No entanto, seria importante que esta injeção de mais recursos,
este acrescentar, fosse acompanhado pelas transformações que o SNS
há muito vai requerendo, para responder aos desafios dos nossos
dias. Estes centram-se, em grande parte, nas situações associadas
ao envelhecimento da nossa população: a resposta às pessoas com
múltiplas patologias, disfunções e fragilidades que necessitam de
uma gestão atenta e oportuna do percurso que terão de fazer, sem se
perder, através dos vários tipos de cuidados de que
necessitam.
Os sistemas de saúde, quase universalmente, têm três setores de
características e objetivos distintos: o público, o privado social
e o privado com fins lucrativos. Reconhecer objetivamente o que os
distingue e o que os aproxima é a melhor forma de conseguir formas
apropriadas de colaboração entre estes três sectores, para o
benefício das pessoas, a curto e longo prazo.
É praticamente unânime considerar que fazer o
confinamento, tendo sido uma decisão politicamente difícil, foi
relativamente fácil de executar. Todavia, o desconfinamento revelou
falhas ao nível do planeamento. Faltou uma estratégia integrada e,
eventualmente, um pouco mais de paciência?
O confinamento geral foi um mal necessário, no período inicial da
pandemia. Permitiu proteger os mais suscetíveis à agressão
pandémica e manter os serviços de saúde a funcionar. Mas o preço
pago e a pagar é alto, em múltiplos aspetos.
A preparação do desconfinamento foi muito difícil.

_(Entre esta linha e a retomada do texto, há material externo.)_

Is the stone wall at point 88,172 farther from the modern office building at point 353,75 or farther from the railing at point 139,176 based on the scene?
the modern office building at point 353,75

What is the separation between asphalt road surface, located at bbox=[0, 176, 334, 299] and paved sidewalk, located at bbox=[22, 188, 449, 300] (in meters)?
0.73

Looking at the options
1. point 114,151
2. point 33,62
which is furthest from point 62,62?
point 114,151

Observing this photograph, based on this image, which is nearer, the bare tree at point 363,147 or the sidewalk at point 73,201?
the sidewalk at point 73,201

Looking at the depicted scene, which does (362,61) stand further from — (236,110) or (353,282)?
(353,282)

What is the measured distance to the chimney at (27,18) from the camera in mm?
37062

Porque o tempo
disponível foi muito limitado e porque ninguém sabia exatamente
qual seria a melhor maneira de o fazer bem - na história da saúde
pública moderna, nunca se tinha confinado e desconfinado assim
antes!
Mas há ainda uma terceira dificuldade de raízes mais profundas.
Como escreve o Professor Costa Silva, nas suas reflexões recentes,
o país tem múltiplas competências funcionais disponíveis, mas em
muito menor grau, as competências institucionais de que necessita.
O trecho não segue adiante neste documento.